Feature requests, bug reports, etc

Posted by Ix Techau almost 10 years ago · 299 replies

Use this thread to report any bugs you come across, or to suggest any new/fun features for the platform.

Last three updates (you can see a detailed changelog here):

v3.62 (19 Mar 2017)
  • Removed the AAS due to low figures
  • Some refactoring and code cleanup across the board
  • Finally fixed the reset password system
  • Removed all non-HTTPS links to avoid cross-region errors
  • "Expected return" added to the Injury API
  • Prediction performance and stats added to user profiles
v3.61 (28 Jan 2017)
  • Code refactoring started, site should become faster over the next few weeks
  • Complete revamp of the mobile site nav + mobile optimisations
  • Style tweaks all over
v3.6 (26 Jan 2017)

299 Comments

Simen 1,019 pts
Posted over 9 years ago by Simen

I made some suggestions on the previous page also, don't know if you saw them.

(Btw: the post you just made didn't show up in my unread topics. In fact the unread button didn't either)

Ix Techau Evil Mastermind 14,278 pts
Posted over 9 years ago by Ix Techau

I support this button. The interface is harder to use as it is now. I'm probably never headed back that way unless its easier to use. There should also be some way to see how many people have voted, and maybe an ability to comment on the polls. On the "biggest prick" poll I wanted to comment to say that it was lacking Mourinho as an example.

The reason I made the polls the way they are is because I wanted them to feel almost standalone, and to be an introduction to Arsenal Report that looks slick and interesting. Most users viewing a poll would be non-members coming from say Reddit or Twitter, so I wanted a little wow-factor going so we can get more users in here!

Regarding comments on polls, that is coming soon. I just wanted to code them quickly and get them up there first, then we can expand its functionality. The back button is in there now if you've voted.

I would also like that the button to the "unread posts"-page should be clickable even if there are no unread posts.

It would be pointless, as it would be an empty page. You can still bookmark it though, if that's what you want (/unread). I used to have the unread page as my starter page, but now my starter page is /news - it has all the info I need.

My last request is that the "newest" page has an option to sort both in newest topics and in newest comments. I have trouble finding back to topics I've used earlier once I have exited them.

DATASET SECTION.
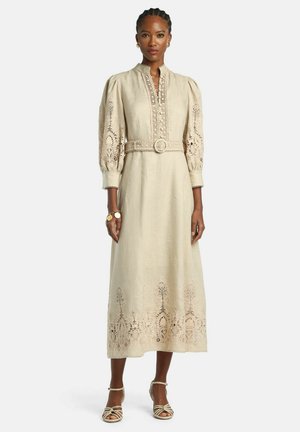 Kvinde iført en lang beige kjole med puffede ærmer og blonderudsnit, et matchende bælte og sandaler med stropper, stående mod en hvid baggrund.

TASK GOAL.
Quote the forum thread above word for word, from "Posted by Ix" up to and including "for the platform.".

RESULT OF THE TASK.
Posted by Ix Techau almost 10 years ago · 299 replies

Use this thread to report any bugs you come across, or to suggest any new/fun features for the platform.